→ Instruction: Reproduce the items verbatim from the line with "As seen in the" to the line with "0.10 meters", including both of those lines, and omit the pictures from your answer.

→ Entries shown:
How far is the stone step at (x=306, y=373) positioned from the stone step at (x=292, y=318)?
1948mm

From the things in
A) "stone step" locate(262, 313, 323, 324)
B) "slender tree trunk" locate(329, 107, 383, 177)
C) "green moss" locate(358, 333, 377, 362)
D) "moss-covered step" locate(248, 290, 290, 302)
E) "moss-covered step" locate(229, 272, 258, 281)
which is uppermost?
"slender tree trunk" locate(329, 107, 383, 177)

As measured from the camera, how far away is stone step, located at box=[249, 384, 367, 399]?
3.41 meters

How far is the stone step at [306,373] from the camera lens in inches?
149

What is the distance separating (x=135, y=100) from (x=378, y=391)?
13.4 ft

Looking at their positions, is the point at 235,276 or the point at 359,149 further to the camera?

* * *

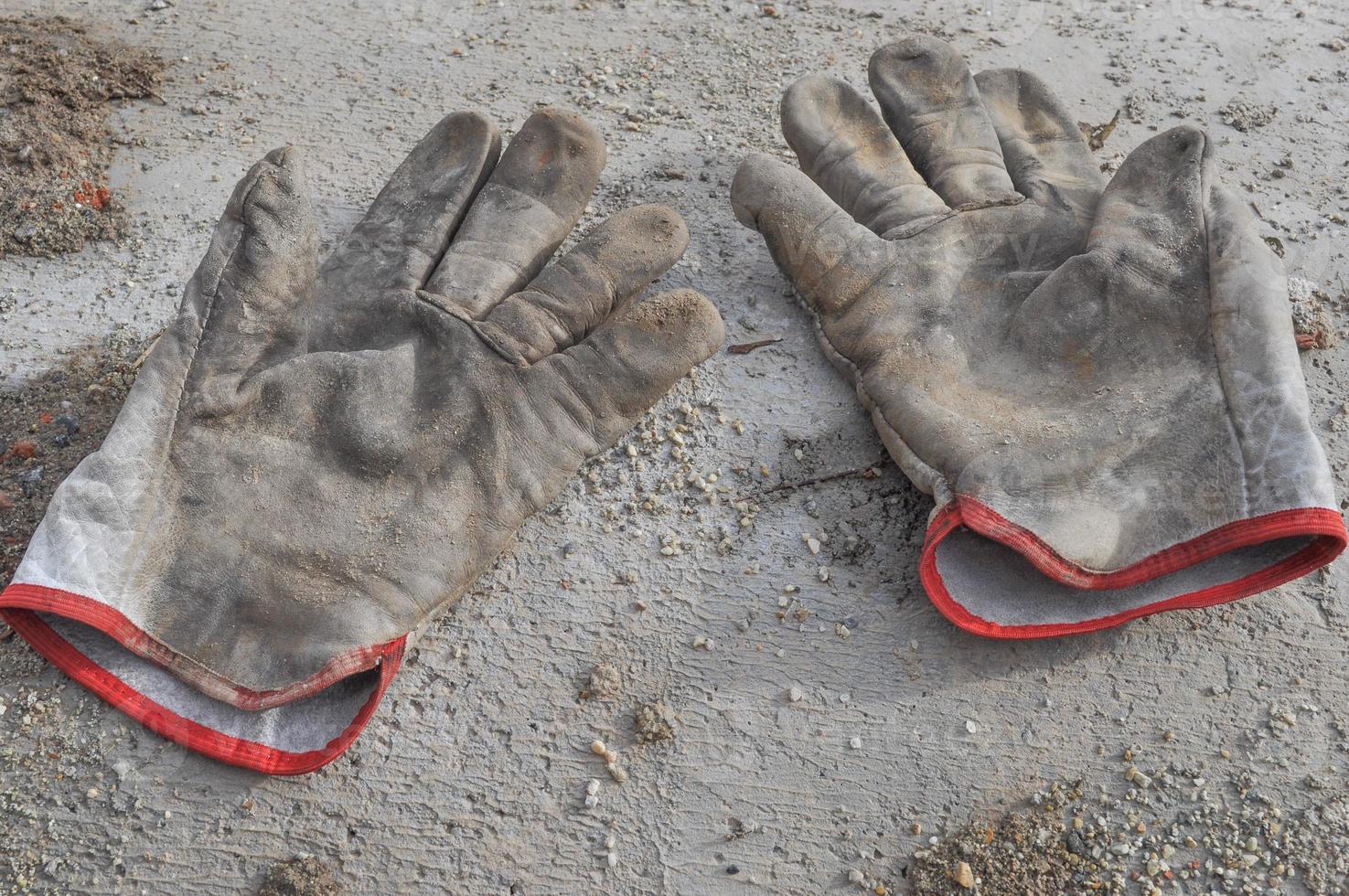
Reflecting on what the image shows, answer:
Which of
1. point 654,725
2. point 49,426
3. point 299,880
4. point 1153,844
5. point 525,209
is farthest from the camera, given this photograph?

==

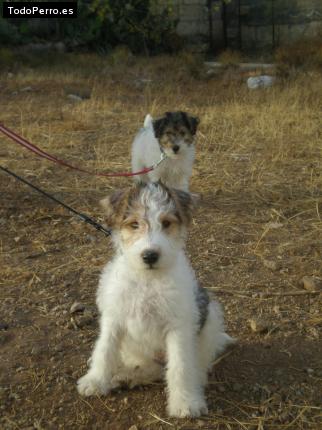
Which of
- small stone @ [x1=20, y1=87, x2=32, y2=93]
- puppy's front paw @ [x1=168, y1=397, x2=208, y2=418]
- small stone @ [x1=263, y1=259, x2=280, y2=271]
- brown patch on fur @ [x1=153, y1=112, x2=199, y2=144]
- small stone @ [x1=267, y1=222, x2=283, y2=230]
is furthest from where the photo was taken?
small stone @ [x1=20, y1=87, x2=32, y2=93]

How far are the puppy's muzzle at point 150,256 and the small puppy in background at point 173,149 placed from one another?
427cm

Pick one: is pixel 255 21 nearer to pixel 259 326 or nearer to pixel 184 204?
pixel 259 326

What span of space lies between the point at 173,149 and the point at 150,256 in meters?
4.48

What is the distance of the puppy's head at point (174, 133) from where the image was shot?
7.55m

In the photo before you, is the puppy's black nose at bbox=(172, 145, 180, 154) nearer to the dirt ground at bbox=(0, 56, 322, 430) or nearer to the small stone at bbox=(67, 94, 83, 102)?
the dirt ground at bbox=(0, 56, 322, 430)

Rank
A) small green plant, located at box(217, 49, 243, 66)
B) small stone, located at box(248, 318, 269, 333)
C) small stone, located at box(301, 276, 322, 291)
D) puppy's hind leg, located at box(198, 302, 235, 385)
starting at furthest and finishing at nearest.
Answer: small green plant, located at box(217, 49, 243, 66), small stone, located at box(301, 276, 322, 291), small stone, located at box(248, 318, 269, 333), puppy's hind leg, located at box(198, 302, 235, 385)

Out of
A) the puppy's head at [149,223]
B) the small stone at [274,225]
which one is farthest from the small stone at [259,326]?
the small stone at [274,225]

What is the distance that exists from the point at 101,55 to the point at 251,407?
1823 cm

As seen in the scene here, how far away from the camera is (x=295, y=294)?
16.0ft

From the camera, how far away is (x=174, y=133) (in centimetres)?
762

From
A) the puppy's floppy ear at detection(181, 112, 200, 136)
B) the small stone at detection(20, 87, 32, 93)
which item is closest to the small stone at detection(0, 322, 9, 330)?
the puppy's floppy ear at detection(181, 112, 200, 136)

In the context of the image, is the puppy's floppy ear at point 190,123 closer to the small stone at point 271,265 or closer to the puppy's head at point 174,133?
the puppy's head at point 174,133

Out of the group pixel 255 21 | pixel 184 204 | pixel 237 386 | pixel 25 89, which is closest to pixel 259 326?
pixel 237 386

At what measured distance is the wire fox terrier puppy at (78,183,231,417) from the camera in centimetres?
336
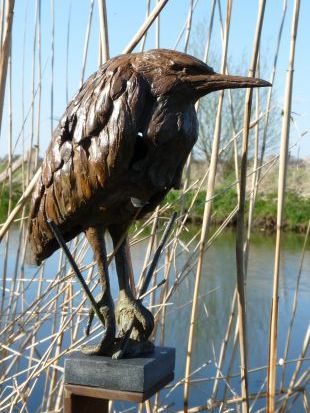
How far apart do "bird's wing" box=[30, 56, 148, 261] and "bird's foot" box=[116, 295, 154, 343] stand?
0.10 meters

→ In response:
As seen in the scene here, how far away from the camera is (x=295, y=294)?
16.0ft

From the camera, how far away is (x=174, y=133) (in centimetres)?
762

From
A) the puppy's floppy ear at detection(181, 112, 200, 136)
B) the small stone at detection(20, 87, 32, 93)
which item is closest to the small stone at detection(0, 322, 9, 330)?
the puppy's floppy ear at detection(181, 112, 200, 136)

In the context of the image, is the puppy's floppy ear at point 190,123 closer to the small stone at point 271,265 or closer to the puppy's head at point 174,133?
the puppy's head at point 174,133

Out of the group pixel 255 21 | pixel 184 204 | pixel 237 386 | pixel 25 89, which is closest to pixel 259 326?
pixel 237 386

At what measured distance is the wire fox terrier puppy at (78,183,231,417) from the camera in centimetres?
336
How far apart do "bird's wing" box=[30, 56, 148, 261] and "bird's foot" box=[116, 295, 154, 343] stand?
0.10 meters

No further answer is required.